[WORK TO BE COMPLETED]
Rewrite the lines below as a numbered list, leaving out any blank ones.

[GIVEN RECORDS]
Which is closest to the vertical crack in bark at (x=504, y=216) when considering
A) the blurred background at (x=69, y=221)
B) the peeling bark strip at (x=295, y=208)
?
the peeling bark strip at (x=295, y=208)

[EXERCISE ANSWER]
1. Which is closest to the vertical crack in bark at (x=504, y=216) when considering
2. A) the blurred background at (x=69, y=221)
3. B) the peeling bark strip at (x=295, y=208)
4. ?
5. the peeling bark strip at (x=295, y=208)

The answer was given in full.